__Selected text__:

I've created a first draft of my plans in the wiki:
https://cwiki.apache.org/confluence/display/FLINK/%5Bpreview%5D+Azure+Pipelines.
I'm looking forward to your comments.

On Thu, Dec 5, 2019 at 12:37 PM Robert Metzger <rmetz...@apache.org> wrote:

> Thank you all for the positive feedback. I will start putting together a
> page in the wiki.
>
> @Jark: Azure Pipelines provides a free services, that is even better than
> what Travis provides for free: 10 parallel builds with 6 hours timeouts.
>
> @Chesnay: I will answer your questions in the yet-to-be-written
> documentation in the wiki.
>
>
> On Thu, Dec 5, 2019 at 11:58 AM Arvid Heise <ar...@ververica.com> wrote:
>
>> +1 I had good experiences with Azure pipelines in the past.
>>
>> On Thu, Dec 5, 2019 at 11:35 AM Aljoscha Krettek <aljos...@apache.org>
>> wrote:
>>
>> > +1
>> >
>> > Thanks for the effort! The tooling seems to be quite a bit nicer and I
>> > like that we can grow by adding more machines.
>> >
>> > Best,
>> > Aljoscha
>> >
>> > > On 5. Dec 2019, at 03:18, Jark Wu <imj...@gmail.com> wrote:
>> > >
>> > > +1 for Azure pipeline because it promises better performance.
>> > >
>> > > However, I have 2 concerns:
>> > >
>> > > 1) Travis provides personal free service for testing personal
>> branches.
>> > > Usually, contributors use this feature to test PoC or run CRON jobs
>> for
>> > > pull requests.

__What the task requires__:
In the thread about Azure Pipelines, explain in one to three sentences why Aljoscha Krettek votes +1.

(Stored items)
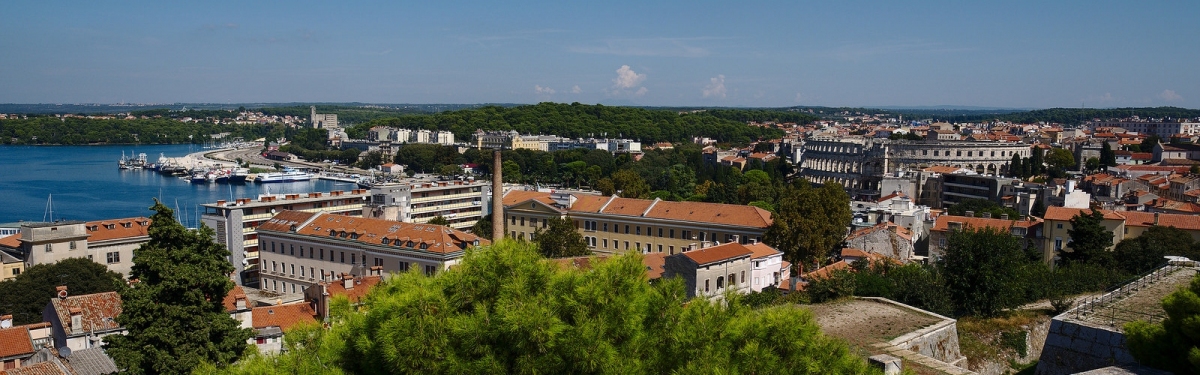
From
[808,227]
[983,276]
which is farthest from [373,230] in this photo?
[983,276]

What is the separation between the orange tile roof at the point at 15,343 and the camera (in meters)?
12.1

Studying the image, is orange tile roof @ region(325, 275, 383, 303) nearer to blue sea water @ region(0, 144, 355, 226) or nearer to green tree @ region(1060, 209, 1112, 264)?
green tree @ region(1060, 209, 1112, 264)

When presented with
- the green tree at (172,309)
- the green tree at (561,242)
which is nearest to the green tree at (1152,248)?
the green tree at (561,242)

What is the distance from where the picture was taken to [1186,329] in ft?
21.2

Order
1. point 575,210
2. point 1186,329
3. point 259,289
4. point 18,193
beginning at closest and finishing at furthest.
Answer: point 1186,329 < point 259,289 < point 575,210 < point 18,193

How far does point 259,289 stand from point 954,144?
39.4 m

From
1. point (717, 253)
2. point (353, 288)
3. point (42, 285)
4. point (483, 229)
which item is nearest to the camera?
point (353, 288)

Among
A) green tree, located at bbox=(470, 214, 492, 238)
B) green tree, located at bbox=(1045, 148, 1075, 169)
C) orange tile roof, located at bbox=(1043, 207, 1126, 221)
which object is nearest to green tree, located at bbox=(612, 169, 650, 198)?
green tree, located at bbox=(470, 214, 492, 238)

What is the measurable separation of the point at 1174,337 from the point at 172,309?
902 centimetres

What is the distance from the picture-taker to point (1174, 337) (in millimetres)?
6668

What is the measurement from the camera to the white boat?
6931cm

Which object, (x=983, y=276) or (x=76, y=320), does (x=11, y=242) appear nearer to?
(x=76, y=320)

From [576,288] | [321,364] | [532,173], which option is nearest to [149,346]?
[321,364]

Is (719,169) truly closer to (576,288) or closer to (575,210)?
(575,210)
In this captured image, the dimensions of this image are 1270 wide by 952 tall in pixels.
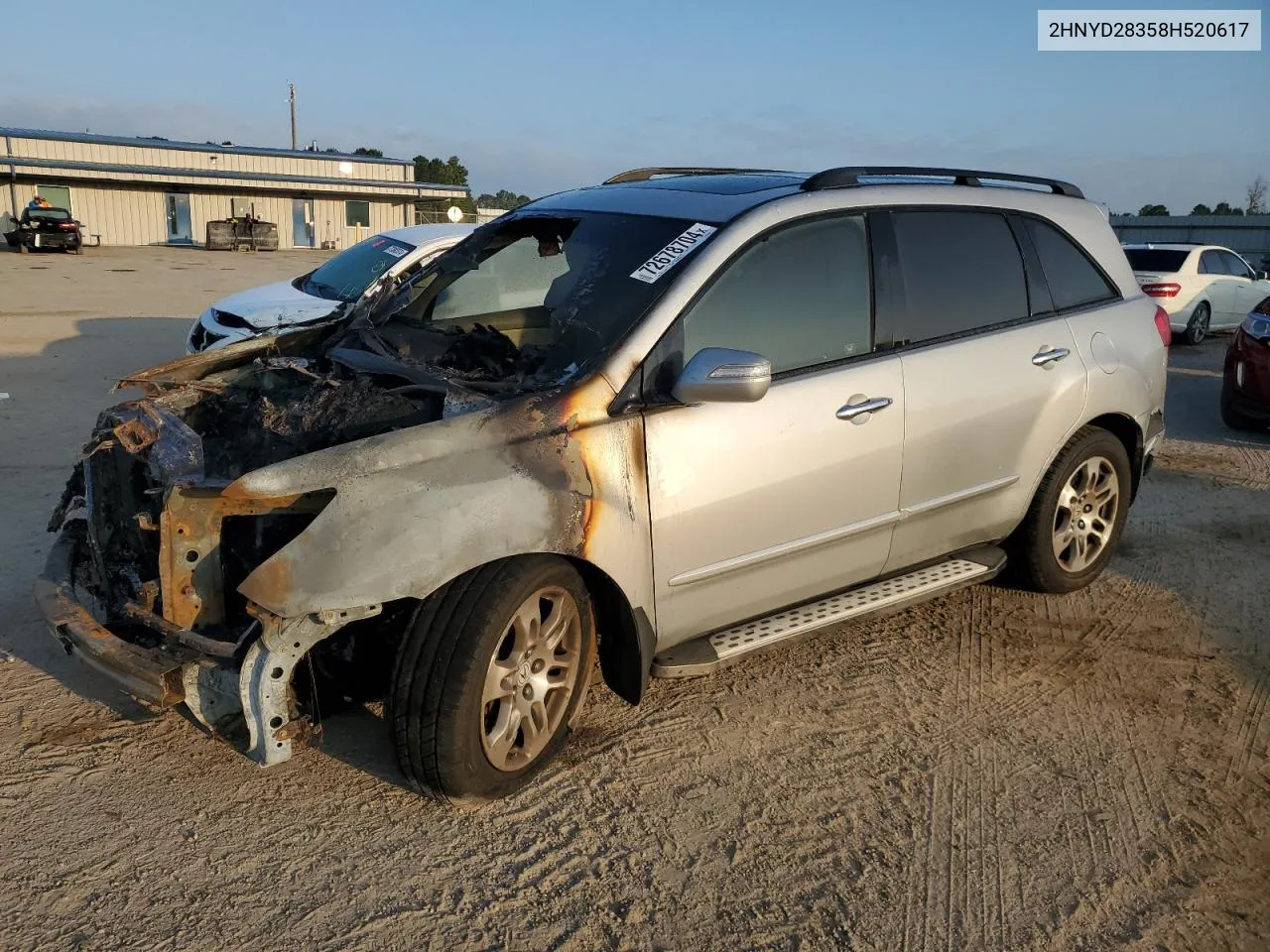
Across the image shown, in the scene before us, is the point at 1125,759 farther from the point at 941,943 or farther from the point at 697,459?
the point at 697,459

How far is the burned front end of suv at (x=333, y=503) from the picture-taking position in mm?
2863

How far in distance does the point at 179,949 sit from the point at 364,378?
195 cm

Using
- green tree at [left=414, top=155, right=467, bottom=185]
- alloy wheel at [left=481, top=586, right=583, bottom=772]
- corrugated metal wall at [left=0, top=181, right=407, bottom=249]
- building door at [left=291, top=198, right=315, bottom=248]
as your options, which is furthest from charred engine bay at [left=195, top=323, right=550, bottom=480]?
green tree at [left=414, top=155, right=467, bottom=185]

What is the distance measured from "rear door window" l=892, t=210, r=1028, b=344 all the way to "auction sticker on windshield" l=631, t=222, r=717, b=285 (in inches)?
35.5

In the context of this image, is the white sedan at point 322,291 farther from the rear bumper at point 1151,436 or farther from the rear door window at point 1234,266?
the rear door window at point 1234,266

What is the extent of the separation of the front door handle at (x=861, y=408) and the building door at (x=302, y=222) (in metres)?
43.3

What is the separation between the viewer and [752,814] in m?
3.24

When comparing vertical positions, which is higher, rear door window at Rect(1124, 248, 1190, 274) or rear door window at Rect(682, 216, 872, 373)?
rear door window at Rect(1124, 248, 1190, 274)

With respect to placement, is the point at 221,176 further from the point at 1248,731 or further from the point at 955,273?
the point at 1248,731

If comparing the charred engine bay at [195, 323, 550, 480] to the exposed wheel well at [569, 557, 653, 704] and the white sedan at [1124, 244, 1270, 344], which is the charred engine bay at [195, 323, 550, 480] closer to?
the exposed wheel well at [569, 557, 653, 704]

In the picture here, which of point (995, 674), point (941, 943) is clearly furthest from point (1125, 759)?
point (941, 943)

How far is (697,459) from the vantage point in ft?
11.0

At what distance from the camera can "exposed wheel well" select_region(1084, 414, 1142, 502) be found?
4.93 metres

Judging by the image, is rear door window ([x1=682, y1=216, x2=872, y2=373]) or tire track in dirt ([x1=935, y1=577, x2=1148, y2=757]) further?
tire track in dirt ([x1=935, y1=577, x2=1148, y2=757])
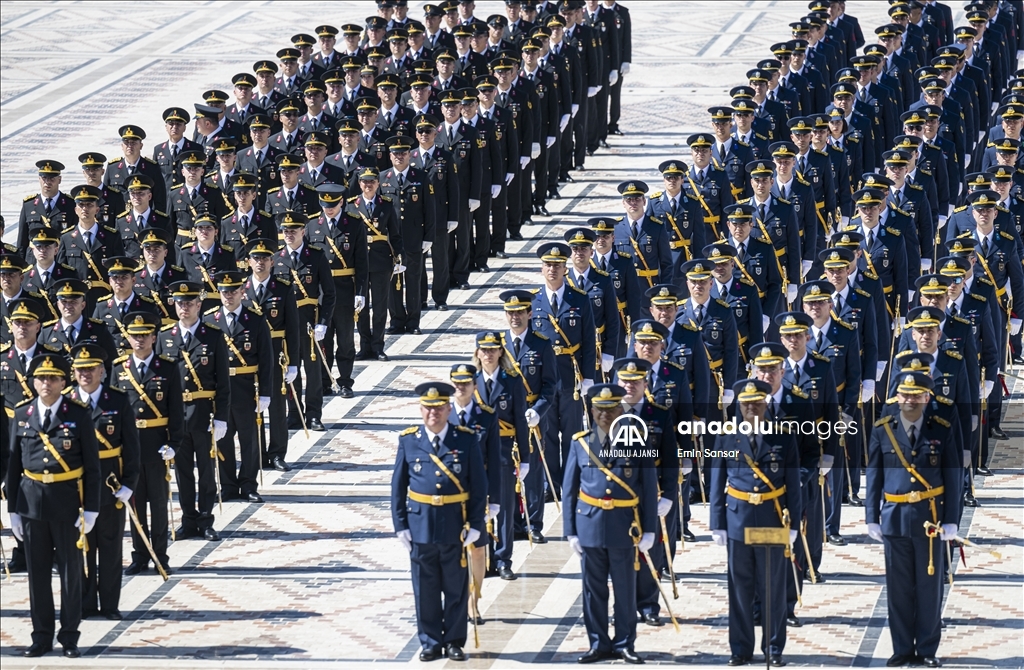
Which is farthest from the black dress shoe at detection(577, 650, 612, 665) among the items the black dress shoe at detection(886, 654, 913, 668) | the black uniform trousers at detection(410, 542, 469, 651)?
the black dress shoe at detection(886, 654, 913, 668)

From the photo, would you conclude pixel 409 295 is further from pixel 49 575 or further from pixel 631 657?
pixel 631 657

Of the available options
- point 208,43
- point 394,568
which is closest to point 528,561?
point 394,568

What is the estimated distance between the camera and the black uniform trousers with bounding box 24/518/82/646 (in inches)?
586

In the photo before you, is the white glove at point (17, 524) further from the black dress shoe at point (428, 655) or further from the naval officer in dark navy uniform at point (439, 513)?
the black dress shoe at point (428, 655)

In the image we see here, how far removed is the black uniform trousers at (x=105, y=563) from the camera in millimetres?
15477

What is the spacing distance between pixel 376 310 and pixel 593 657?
7.95 meters

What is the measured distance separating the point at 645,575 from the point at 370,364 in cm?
720

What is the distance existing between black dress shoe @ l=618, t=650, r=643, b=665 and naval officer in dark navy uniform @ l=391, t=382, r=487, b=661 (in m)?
1.16

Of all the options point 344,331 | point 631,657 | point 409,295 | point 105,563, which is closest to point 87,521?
point 105,563

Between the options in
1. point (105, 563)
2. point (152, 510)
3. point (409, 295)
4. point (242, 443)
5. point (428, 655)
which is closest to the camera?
point (428, 655)

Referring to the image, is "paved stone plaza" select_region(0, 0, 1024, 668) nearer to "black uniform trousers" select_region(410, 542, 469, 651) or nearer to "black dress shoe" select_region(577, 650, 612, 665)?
"black dress shoe" select_region(577, 650, 612, 665)

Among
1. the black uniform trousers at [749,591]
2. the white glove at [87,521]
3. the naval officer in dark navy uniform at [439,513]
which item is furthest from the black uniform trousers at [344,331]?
the black uniform trousers at [749,591]

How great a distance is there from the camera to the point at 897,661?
14.4 meters

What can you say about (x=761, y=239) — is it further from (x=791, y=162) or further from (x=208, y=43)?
(x=208, y=43)
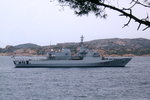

__Task output__:
Aljoscha Krettek votes +1 because the tooling seems to be quite a bit nicer. He also likes that they can grow by adding more machines.